Some things I learned about having flooded property:
It’s cool as hell to kayak around a place you’ve only walked. That gets old pretty quick because having a flooded property means there so much more you cannot do.
Trees die when they’re submerged in water for too long. I lost a pine that was close to one hundred feet high, a Live Oak that had a serious lean to it fell over the first hours of the Flood, and it was nearly two hundred years old, and a good dozen or so trees close to the edge died, too.
The water finally dried up in July of 2025, and I had to scramble to get the fence back up before the dogs realized it was down. The Big Pine, well tall enough to tag the house, got the fence instead, and in that I was content.
Someone asked me if my compost pile was dead, and I hesitated. Dead? Yeah, as it turns out compost piles can drown. Mine did. Also, it takes a while for the engine to start turning again, and it’s finally cranked back up, almost a year after the water left.

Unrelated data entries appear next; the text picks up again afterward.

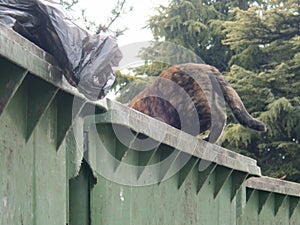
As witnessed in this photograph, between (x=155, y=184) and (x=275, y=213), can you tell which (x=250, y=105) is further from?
(x=155, y=184)

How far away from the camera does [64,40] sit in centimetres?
252

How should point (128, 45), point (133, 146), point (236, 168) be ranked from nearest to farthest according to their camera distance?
point (133, 146) → point (128, 45) → point (236, 168)

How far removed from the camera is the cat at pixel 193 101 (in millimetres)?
5977

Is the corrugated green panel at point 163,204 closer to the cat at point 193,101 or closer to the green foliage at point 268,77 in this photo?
the cat at point 193,101

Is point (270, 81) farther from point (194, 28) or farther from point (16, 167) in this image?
point (16, 167)

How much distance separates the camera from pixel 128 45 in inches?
195

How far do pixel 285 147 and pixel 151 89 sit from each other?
12.2 metres

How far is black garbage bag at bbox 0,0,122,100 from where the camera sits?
2.51 meters

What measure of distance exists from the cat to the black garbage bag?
3.11m

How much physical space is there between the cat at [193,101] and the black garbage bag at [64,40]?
3.11m

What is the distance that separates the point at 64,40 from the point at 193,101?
3.91 metres

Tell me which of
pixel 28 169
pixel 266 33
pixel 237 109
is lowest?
pixel 266 33

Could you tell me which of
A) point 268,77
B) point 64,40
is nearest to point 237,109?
point 64,40

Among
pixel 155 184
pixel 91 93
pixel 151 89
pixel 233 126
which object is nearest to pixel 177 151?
pixel 155 184
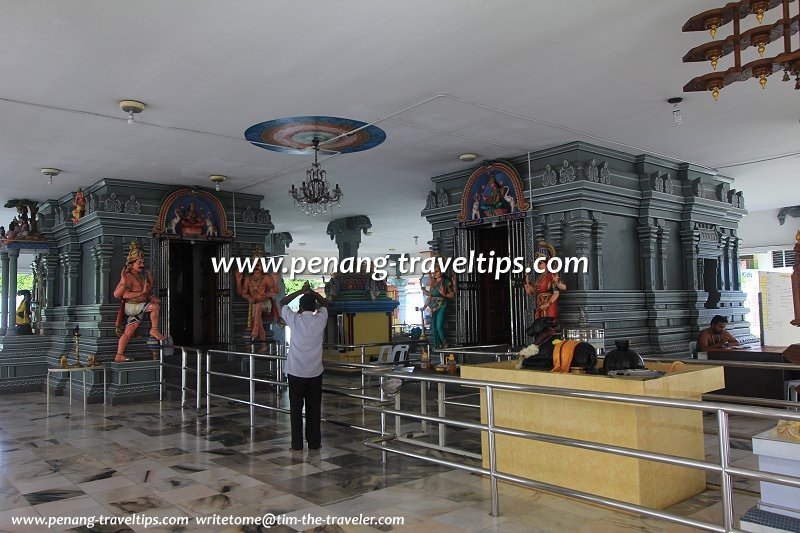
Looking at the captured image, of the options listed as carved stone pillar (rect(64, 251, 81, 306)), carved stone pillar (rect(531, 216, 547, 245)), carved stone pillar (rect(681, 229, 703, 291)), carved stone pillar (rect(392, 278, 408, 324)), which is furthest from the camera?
carved stone pillar (rect(392, 278, 408, 324))

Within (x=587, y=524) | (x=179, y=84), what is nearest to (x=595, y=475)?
(x=587, y=524)

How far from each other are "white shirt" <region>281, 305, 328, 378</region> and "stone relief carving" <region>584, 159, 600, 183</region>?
418 centimetres

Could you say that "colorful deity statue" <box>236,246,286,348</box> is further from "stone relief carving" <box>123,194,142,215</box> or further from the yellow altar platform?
the yellow altar platform

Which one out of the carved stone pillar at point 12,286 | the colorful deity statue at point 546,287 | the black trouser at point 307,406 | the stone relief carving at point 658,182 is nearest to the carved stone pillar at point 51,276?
the carved stone pillar at point 12,286

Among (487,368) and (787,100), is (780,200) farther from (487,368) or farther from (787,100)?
(487,368)

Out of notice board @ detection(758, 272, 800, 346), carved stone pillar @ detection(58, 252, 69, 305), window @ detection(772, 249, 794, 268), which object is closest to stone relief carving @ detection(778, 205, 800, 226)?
window @ detection(772, 249, 794, 268)

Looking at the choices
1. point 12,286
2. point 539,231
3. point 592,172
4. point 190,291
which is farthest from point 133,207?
point 592,172

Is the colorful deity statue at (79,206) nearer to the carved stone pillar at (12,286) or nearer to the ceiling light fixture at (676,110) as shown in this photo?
the carved stone pillar at (12,286)

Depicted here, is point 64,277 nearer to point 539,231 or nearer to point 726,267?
point 539,231

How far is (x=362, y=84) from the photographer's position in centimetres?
558

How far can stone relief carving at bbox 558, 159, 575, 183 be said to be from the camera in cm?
786

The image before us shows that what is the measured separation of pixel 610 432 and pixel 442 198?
6.19 metres

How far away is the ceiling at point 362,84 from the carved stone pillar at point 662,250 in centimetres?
102

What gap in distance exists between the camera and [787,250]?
13.7 meters
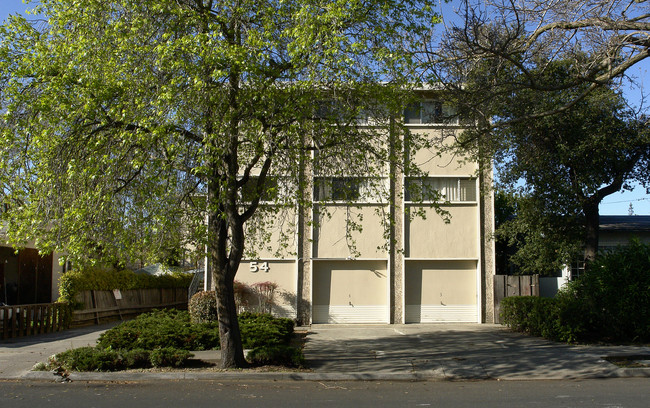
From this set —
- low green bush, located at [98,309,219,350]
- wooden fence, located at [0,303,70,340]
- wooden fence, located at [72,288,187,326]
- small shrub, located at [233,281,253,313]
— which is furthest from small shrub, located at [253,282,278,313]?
wooden fence, located at [0,303,70,340]

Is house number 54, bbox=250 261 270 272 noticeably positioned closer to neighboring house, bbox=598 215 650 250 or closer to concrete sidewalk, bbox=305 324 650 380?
concrete sidewalk, bbox=305 324 650 380

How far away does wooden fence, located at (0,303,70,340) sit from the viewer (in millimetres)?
16062

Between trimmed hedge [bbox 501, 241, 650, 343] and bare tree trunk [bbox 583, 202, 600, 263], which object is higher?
bare tree trunk [bbox 583, 202, 600, 263]

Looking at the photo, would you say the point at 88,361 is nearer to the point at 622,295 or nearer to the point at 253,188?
the point at 253,188

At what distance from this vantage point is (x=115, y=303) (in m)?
23.1

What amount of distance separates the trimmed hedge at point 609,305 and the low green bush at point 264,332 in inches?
263

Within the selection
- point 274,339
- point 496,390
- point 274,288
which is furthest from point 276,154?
point 274,288

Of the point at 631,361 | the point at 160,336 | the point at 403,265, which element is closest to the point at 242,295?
the point at 403,265

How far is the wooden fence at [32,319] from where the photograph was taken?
16062mm

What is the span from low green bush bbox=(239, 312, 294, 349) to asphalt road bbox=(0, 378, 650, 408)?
2856 mm

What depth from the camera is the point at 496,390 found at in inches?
383

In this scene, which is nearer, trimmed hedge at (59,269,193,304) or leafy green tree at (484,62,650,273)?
leafy green tree at (484,62,650,273)

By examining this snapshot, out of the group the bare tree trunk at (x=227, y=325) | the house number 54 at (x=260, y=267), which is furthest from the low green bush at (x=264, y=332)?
the house number 54 at (x=260, y=267)

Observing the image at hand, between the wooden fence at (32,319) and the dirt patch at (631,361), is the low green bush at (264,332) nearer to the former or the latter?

But the environment of the back of my property has gone through a change. Many trees died, so there’s a lot more open sky between the branches. That brings in sunlight, and one thing I never truly grasped was this: floodwater, especially if it’s grown pond scum on top of it, is incredibly fertile.

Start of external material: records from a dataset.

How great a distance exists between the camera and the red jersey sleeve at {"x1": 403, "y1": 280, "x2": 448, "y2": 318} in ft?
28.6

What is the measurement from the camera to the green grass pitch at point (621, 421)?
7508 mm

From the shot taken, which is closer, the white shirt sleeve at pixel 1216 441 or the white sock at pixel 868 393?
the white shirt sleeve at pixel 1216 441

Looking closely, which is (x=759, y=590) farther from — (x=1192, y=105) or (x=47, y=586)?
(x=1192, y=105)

A patch of land in the backyard had never seen floodwaters but it stayed wet for nearly two years. Soft rushes grew there, and a willow tree. I have never had either on my property. Pond birds, wood storks, herons, egrets, and ducks were spotted swimming or wading over the compost pile. The area was far too wet to mow, so now about a quarter of my backyard is still covered in weeds.
Worse, infinitely worse, the dead trees are all falling down now. My compost pile has been a favorite target of Water Oaks breaking apart and falling, but I have plans for these dead logs. They will be cut to serve as a perimeter of the compost pile.

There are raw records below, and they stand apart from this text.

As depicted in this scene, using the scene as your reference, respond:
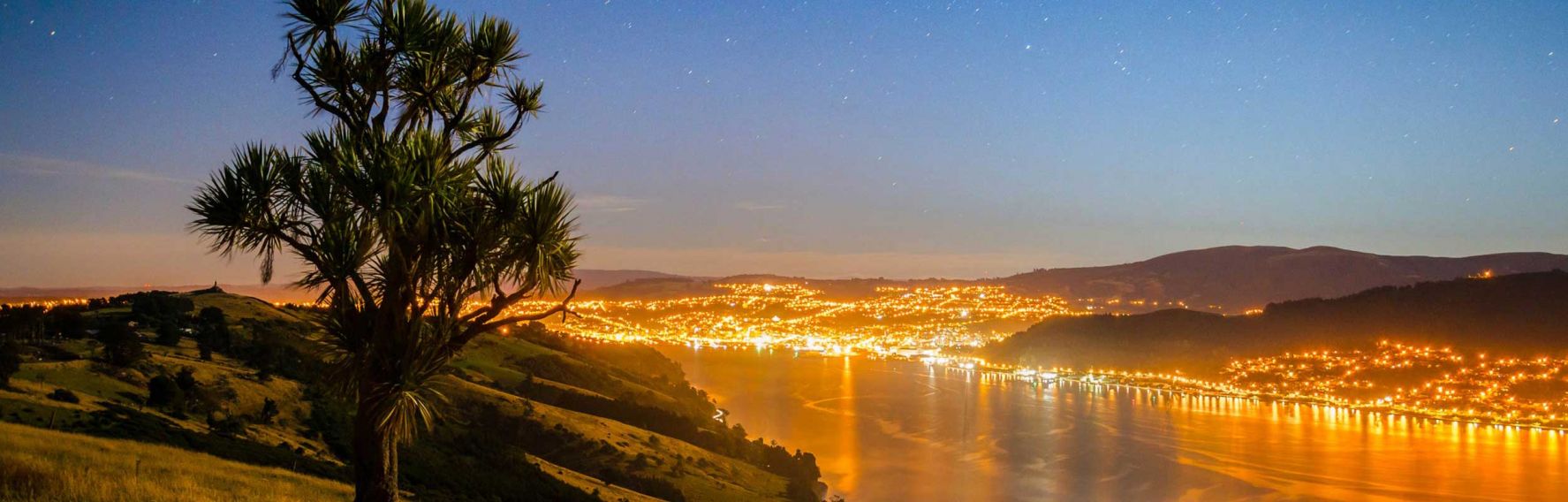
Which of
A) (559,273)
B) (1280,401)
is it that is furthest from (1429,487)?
(559,273)

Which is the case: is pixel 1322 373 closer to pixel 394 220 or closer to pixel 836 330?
pixel 836 330

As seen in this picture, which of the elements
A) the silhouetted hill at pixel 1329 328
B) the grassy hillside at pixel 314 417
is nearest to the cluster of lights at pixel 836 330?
the silhouetted hill at pixel 1329 328

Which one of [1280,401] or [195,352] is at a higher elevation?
[195,352]

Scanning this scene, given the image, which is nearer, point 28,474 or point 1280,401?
point 28,474

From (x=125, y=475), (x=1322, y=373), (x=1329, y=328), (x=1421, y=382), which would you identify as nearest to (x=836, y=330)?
(x=1329, y=328)

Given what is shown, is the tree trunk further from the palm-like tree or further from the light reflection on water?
the light reflection on water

The irony that I will now use more water keeping the compost pile wet, because of the overabundance of sunlight, is not lost on me.
When I first moved out here, twenty-five years ago or so, the back of the property was overgrown with weeds and vines. I hacked away at them, and saplings appeared once I fenced the area in, and released the dogs back there. The dogs scared the deer away, and the saplings grew. The first tree that grew tall enough to house a Cardinal nest died in the flood.
Nature carries on. My brief time here will be erased sooner or later, and all traces of my existence will disappear. Unless one of the trees I saved from vines and deer continues on and spreads its seeds throughout the property.
Oddly, I can accept that, if it is the only thing left of me on this earth.